Image source: http://publish.illinois.edu/

The creation of the modern search engine has been a huge benefit for the average person. The knowledge of the entire world available to nearly anyone on any internet capable device with just a few keystrokes or taps of a touchscreen. Yet despite the unparalleled power and accessibility that comes from natural language search algorithms, the ability of the average person to find information has severely declined over the past two generations. Keyword searches, the crux of nearly all internet search activity, has grown overly simplified due to technological convenience. Anyone can search for a given keyword, but the ability to come up with related keywords by deriving meaning and context from other words is being lost.

Only a few years ago, I was working in QA, helping to develop machine learning algorithms for a search engine.
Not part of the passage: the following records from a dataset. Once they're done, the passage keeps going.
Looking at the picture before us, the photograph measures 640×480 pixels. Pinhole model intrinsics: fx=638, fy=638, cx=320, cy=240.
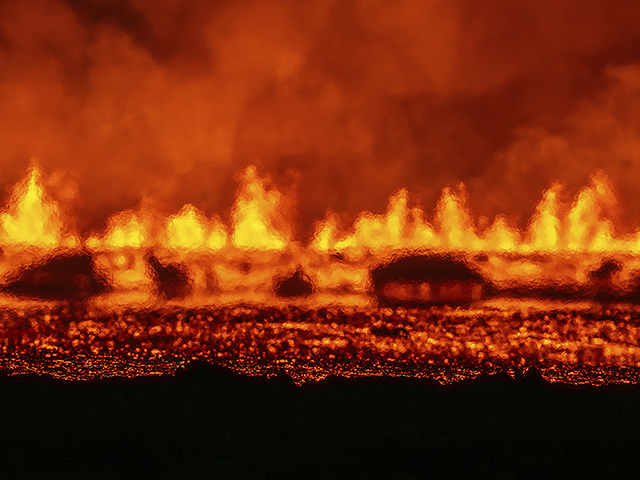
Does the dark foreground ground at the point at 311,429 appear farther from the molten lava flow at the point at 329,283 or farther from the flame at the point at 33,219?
the flame at the point at 33,219

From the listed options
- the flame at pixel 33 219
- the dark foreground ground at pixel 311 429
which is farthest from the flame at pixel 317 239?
the dark foreground ground at pixel 311 429

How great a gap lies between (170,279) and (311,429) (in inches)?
18.5

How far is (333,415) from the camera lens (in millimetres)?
989

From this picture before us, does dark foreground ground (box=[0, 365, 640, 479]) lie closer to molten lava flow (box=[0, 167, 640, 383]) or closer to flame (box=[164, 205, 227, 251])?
molten lava flow (box=[0, 167, 640, 383])

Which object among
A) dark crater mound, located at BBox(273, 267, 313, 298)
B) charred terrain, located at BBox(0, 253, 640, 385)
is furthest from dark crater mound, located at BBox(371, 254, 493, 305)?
dark crater mound, located at BBox(273, 267, 313, 298)

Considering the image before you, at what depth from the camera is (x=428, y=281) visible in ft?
4.22

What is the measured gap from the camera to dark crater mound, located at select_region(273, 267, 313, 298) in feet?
4.19

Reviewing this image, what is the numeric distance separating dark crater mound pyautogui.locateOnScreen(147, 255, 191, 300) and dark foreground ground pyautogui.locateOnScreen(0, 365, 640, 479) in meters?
0.21

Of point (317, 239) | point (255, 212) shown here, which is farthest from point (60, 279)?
point (317, 239)

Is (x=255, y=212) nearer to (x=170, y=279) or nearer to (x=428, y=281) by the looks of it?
(x=170, y=279)

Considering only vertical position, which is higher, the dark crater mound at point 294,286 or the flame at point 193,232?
the flame at point 193,232

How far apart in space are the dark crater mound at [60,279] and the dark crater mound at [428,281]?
0.56m

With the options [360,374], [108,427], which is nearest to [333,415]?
[360,374]

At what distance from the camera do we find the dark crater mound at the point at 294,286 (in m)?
1.28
Developing thesauri, large banks of related terms that could be applied to a specific object or point of interest, was one of my main tasks. The most difficult task I ever had was explaining to an engineer why “KFC” should be considered synonymous with the name, “Kentucky Fried Chicken”.  Far more people than you would think miss that connection.
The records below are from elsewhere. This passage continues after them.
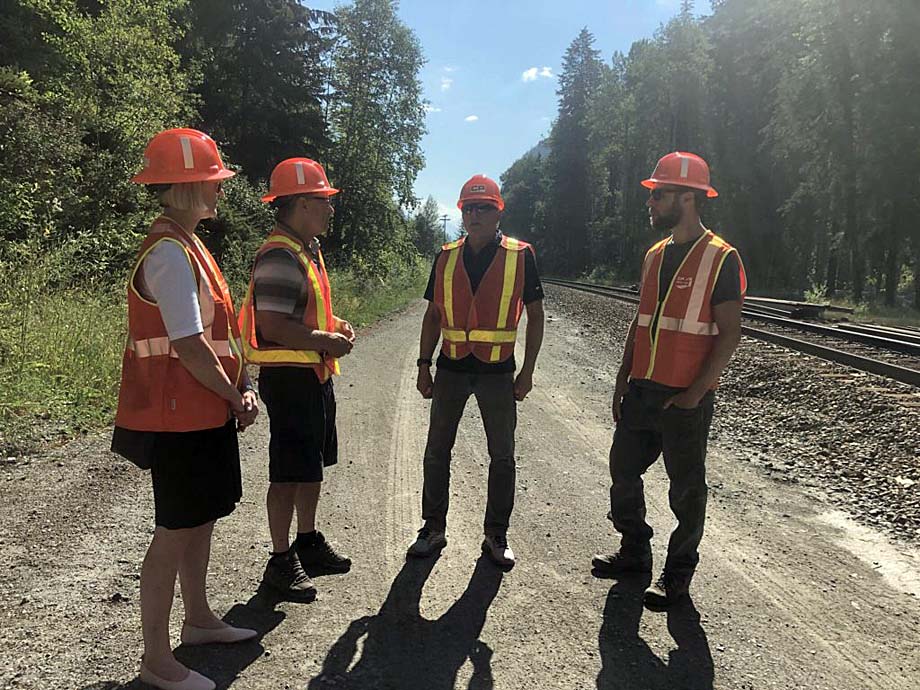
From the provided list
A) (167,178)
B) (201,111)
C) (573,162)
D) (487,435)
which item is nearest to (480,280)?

In the early years of the World Wide Web, when you needed to search for something, you’d hop onto a search engine like Alta Vista, Yahoo, Lycos, or Hotbot (ask your parents), and then type in a keyword to signify the proper name or subject of your search. The problem comes with the fact that since this was in the earlier days of the internet, your results would be pretty much anything that had those particular words tagged in the metadata or in the body of the webpage itself. These search systems were limited. They were not able to use semantics to distinguish user intent to find relevant content.

The problem then arises when I search for information on the “war hammer”, a bludgeoning weapon used by knights in the late middle ages, and get results for “Warhammer”, the fantasy miniature wargame published by Games Workshop. This also highlights another problem with content on the World Wide Web, especially in those days: most content is generated by enthusiasts and hobbyists, and internet content searches more often reflect those more specific materials. Even now, with all the advances in search engine technology, this is still a problem from a user experience standpoint. Natural language search has advanced significantly, but it still has difficulty with deriving user intent with semantics.
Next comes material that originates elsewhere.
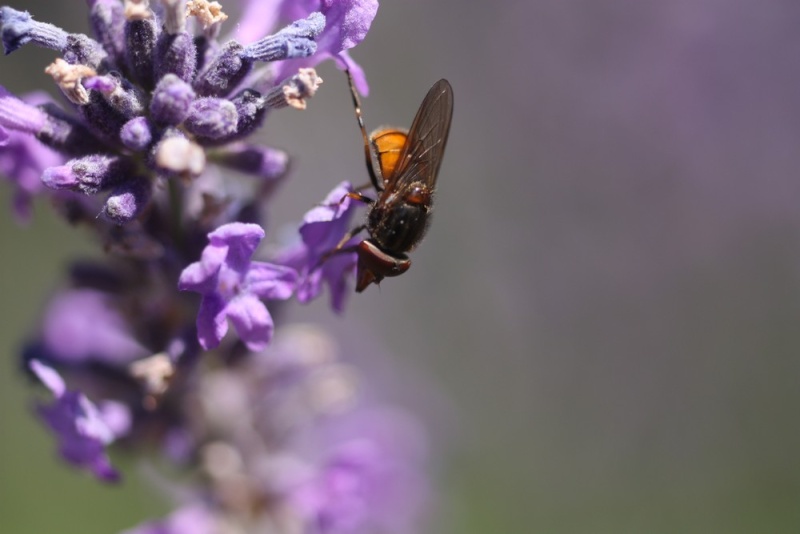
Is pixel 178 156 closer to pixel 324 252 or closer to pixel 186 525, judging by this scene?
pixel 324 252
Don’t believe me? Hop on Google and type in the keyword “firefly”. Nearly every single result you get on the first few pages will be information on the long-dead Joss Whedon series, rather than anything about the bioluminescent beetle belonging to the order Coleoptera.

Now, what to do when you want the other stuff? You’ll need to start using modifiers and related terms. Back to the first example, let’s say you’re an art student and you’re studying medieval designs for a game, a film, or some other project. You want to find images and designs of war hammers without having to find images of space marines and other plastic miniature figures. Your search query would look like this:

“warhammer+weapon” or “warhammer weapon”

Maybe you’ll even want to look at a specific period where war hammers had a unique look or style. In that case, you might want to add some more terms to your search:

“warhammer+weapon+middle ages” or “warhammer weapon middle ages”

Image source: jefmenguin.com

Following this basic logic allows for more precise and accurate search results. Recognizing that words can represent specific meanings and contexts gives you the ability to find results more in line with what you are looking for. Every so often, however, some keywords become so closely related to a specific word and context that you’ll end up getting counter-intuitive results.

For example, what would happen if you typed in “warhammer+knight” or “warhammer knight”? It should work to get the medieval weapon. It features a modifier to clarify the original subject query. Knights were the main wielders of war hammers in battle (often to stun and incapacitate other knights, and then capture them for ransom), so this should make sense. So what do you get when you do this in a search engine? Well…

…apparently the fantasy war game has a prominent unit in the game also called a “knight”. You can’t win them all, folks.

What’s the important take away to consider from this? Searching for information requires a combination of awareness of the various contexts of words, and also an understanding of how those words relate to what should be completely unrelated subjects. A greater understanding and mastery of relational keywords will be a big help in conducting research both for academic and curiosity purposes.

…and if you really need help, you can always ask a librarian. I know, crazy thought!